Bug #1274614 “nailgund bogs down on large number of nodes” : Bugs : Fuel for OpenStack

Dmitry Borodaenko (angdraug) on 2014-01-30

Changed in fuel:
milestone:	none → 4.1

Revision history for this message

OpenStack Infra (hudson-openstack) wrote on 2014-01-31: Related fix proposed to fuel-web (master)

#1

Related fix proposed to branch: master
Review: https://review.openstack.org/70264

Revision history for this message

OpenStack Infra (hudson-openstack) wrote on 2014-01-31: Fix proposed to fuel-library (master)

#2

Fix proposed to branch: master
Review: https://review.openstack.org/70270

Revision history for this message

Evgeniy L (rustyrobot) wrote on 2014-01-31: Re: nailgund needs to be running multiple threads

#3

I don't think that it's ok to make several instances of nailgun, it may cause several problems
1. in each instance of nailgun we have keep_alive thread, we don't need 8 instances of this thread
2. in each instance of nailgun we have rpc thread which listen on rabbit and receive messages from orchestrator

So, it's ok to configure several instances of nailgun as a fast hack.

How to solve it
1. refactor nodes collection handler, e.g. make separate handler for agent and not update db state if node wasn't changed
2. to reduce overhead which I've described above we can use this patch from services (but we need to test it and fix puppet manifests) https://review.openstack.org/#/c/54930/

On the first item our new Engineer already started to work, the status you cat track here https://blueprints.launchpad.net/fuel/+spec/nailgun-agent-handler

Revision history for this message

Ryan Moe (rmoe) wrote on 2014-01-31:

#4

I agree completely.

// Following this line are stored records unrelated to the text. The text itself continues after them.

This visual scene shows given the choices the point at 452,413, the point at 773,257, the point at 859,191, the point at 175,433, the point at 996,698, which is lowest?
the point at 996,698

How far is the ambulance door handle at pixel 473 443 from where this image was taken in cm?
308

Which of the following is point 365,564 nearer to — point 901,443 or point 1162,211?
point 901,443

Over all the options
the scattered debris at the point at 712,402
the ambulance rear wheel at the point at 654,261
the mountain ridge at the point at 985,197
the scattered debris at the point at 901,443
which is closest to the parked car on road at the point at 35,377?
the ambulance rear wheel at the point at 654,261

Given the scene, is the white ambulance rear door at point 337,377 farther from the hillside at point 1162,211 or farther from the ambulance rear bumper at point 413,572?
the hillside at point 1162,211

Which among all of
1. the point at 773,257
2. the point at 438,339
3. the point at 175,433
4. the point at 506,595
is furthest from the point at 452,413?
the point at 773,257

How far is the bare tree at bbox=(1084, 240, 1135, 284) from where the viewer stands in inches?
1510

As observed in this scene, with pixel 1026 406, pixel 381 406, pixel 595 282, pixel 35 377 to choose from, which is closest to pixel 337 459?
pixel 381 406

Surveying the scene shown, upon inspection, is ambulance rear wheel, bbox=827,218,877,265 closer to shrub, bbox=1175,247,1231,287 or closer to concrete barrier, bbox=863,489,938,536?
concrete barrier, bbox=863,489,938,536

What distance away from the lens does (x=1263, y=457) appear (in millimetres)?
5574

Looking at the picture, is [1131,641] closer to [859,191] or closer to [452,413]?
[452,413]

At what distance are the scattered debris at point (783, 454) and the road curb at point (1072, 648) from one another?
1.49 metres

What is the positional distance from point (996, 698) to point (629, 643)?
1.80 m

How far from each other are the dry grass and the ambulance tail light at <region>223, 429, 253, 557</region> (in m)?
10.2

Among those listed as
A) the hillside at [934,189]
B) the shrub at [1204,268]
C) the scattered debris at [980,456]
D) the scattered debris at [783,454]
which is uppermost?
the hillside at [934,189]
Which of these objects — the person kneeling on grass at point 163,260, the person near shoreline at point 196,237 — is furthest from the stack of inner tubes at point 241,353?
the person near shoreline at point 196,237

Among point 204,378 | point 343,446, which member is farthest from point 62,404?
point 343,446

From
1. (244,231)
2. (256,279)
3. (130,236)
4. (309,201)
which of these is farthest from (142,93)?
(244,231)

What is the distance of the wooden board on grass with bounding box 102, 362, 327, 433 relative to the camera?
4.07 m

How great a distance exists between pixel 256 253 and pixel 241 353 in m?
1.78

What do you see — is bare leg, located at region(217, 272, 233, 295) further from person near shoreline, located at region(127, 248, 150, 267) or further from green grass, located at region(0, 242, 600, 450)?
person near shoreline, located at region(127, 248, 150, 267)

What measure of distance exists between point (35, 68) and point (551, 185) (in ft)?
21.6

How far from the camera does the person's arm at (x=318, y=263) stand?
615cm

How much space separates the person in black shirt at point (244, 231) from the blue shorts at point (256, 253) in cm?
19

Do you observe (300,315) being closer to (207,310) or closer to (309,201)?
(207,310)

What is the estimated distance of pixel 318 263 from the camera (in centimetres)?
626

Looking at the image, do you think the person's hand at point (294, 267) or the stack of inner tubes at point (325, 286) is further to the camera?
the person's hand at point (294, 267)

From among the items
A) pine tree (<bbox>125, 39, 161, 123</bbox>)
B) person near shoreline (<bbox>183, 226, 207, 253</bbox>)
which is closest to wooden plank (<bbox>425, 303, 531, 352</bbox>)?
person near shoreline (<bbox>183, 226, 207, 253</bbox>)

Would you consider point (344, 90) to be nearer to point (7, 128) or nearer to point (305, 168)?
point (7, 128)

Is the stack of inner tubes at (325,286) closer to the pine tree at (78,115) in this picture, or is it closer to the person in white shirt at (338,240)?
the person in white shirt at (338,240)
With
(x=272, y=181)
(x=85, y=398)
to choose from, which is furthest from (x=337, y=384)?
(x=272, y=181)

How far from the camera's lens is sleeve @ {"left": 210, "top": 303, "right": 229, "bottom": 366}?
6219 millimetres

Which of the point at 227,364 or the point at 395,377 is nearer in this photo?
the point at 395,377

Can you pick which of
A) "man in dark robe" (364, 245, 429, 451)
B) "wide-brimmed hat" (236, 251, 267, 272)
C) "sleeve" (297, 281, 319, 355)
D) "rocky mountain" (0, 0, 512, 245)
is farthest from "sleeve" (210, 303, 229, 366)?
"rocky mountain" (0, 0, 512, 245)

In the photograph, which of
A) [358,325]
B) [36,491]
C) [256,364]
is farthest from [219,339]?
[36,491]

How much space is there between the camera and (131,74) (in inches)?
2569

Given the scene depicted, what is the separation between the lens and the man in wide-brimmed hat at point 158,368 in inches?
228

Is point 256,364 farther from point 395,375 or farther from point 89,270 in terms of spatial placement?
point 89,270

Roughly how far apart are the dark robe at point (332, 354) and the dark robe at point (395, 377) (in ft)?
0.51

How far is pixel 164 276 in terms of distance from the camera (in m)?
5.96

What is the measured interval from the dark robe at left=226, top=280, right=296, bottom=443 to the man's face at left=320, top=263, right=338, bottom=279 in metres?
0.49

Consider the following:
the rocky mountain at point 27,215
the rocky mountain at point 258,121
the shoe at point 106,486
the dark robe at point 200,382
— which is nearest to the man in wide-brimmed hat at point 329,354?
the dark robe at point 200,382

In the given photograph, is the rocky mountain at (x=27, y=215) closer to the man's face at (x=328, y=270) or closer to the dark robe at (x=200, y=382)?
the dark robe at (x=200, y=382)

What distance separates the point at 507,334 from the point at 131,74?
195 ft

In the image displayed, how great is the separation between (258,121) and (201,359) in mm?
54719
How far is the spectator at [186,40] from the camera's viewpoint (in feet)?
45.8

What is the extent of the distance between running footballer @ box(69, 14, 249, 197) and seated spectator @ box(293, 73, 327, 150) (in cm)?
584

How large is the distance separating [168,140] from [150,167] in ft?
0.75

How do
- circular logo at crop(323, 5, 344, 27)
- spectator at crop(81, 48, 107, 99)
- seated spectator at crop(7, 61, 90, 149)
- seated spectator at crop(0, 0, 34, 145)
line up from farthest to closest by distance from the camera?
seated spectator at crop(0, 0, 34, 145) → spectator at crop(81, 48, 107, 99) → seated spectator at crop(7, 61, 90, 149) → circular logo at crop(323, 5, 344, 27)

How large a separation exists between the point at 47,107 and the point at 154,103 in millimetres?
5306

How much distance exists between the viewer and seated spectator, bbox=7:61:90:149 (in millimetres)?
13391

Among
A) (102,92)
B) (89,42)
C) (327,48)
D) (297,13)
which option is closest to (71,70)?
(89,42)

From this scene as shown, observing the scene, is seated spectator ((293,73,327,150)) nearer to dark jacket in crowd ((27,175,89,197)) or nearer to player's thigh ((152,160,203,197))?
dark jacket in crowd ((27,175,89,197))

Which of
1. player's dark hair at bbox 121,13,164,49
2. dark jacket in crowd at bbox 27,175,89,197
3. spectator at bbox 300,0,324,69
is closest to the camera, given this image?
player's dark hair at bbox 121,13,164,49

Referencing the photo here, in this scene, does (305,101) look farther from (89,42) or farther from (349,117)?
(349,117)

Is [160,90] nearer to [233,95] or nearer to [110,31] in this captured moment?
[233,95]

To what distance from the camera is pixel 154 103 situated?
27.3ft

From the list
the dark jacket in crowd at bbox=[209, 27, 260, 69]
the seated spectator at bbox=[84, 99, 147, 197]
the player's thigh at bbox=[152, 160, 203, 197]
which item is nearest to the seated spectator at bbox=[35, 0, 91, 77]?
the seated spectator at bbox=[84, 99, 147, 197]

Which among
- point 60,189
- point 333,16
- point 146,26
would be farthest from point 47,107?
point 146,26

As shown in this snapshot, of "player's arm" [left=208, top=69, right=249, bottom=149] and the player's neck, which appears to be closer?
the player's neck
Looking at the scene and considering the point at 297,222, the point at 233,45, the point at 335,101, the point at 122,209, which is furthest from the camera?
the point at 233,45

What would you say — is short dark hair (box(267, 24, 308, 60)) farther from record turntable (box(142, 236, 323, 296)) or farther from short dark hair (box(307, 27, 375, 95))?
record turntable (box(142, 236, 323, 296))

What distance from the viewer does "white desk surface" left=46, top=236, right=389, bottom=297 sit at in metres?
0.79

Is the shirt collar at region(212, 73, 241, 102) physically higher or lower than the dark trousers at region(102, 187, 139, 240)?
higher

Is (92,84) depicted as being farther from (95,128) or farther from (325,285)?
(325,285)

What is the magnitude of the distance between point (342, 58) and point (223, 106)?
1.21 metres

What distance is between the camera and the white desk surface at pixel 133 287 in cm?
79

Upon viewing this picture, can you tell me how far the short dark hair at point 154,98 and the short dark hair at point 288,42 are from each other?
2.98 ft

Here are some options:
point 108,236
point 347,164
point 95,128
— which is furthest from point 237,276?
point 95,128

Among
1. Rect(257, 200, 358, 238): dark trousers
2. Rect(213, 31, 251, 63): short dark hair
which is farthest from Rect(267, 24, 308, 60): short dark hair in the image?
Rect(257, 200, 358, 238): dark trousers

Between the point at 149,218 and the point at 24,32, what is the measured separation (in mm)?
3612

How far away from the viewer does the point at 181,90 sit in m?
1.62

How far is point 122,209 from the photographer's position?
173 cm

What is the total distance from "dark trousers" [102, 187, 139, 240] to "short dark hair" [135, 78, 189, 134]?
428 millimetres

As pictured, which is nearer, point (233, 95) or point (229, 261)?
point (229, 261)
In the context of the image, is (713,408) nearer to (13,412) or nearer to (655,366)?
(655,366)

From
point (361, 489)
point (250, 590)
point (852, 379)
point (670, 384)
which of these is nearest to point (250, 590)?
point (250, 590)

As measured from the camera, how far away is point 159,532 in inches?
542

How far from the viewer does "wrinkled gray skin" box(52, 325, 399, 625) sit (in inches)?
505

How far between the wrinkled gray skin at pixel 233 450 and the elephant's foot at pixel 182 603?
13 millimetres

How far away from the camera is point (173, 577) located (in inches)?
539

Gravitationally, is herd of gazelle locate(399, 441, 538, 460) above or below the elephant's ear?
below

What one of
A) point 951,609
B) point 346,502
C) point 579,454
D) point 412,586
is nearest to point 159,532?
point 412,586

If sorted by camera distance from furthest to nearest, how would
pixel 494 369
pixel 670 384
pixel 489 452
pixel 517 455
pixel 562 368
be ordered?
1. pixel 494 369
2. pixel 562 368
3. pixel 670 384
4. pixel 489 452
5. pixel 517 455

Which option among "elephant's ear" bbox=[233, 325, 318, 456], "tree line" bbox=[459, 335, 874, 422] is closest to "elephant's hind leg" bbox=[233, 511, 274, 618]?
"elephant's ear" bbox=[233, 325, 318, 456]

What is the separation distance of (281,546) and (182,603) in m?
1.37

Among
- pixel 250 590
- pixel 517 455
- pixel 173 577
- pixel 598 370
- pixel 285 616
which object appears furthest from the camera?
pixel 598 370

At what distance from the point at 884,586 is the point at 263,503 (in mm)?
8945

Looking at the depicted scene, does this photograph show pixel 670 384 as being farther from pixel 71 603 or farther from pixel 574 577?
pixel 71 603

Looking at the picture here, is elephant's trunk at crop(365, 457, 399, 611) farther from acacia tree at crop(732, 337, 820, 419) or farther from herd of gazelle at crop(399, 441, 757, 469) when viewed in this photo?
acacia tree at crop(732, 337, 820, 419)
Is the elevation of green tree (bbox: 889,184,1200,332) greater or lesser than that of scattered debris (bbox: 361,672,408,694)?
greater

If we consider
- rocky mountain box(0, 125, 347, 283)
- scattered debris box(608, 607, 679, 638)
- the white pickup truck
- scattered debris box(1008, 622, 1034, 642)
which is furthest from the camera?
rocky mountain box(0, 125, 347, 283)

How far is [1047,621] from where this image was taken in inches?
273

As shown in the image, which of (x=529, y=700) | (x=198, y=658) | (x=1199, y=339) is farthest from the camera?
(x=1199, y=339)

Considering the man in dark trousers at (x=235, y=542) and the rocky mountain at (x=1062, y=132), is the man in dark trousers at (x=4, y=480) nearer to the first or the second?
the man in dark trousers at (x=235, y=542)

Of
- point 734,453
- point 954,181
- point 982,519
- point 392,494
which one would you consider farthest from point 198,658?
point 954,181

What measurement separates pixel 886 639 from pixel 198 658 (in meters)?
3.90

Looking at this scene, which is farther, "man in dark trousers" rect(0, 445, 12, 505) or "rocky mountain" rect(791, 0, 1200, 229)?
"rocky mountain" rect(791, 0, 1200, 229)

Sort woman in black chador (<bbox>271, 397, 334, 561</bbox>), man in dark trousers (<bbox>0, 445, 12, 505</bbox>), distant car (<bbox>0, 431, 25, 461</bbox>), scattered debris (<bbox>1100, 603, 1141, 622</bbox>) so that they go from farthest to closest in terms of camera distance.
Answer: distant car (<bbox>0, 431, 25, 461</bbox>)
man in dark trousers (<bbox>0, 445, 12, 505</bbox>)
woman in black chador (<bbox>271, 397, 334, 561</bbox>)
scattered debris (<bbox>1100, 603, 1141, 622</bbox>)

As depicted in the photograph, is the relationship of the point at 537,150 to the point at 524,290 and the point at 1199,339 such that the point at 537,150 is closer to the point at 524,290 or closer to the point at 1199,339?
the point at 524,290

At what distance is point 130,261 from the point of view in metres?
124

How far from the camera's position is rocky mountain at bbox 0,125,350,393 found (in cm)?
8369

This is just a short-term workaround that has been successfully used on two large deployments. At least now the workaround is documented somewhere.

Roman Alekseenkov (ralekseenkov) on 2014-02-06

tags:	added: customer-found
Changed in fuel:
importance:	Undecided → Medium
summary:	- nailgund needs to be running multiple threads + nailgund bogs down on large number of nodes

Revision history for this message

Mike Scherbakov (mihgen) wrote on 2014-02-18:

#5

Assigning this to Dmitry, as he is doing the "right" implementation for this issue now. I hope we can get it in 4.1. Dmitry - please make sure your patch contains "Closes-Bug: #1274614" in git commit message.

Changed in fuel:
assignee:	Ryan Moe (rmoe) → Dmitry Sokolov (demon-mhm)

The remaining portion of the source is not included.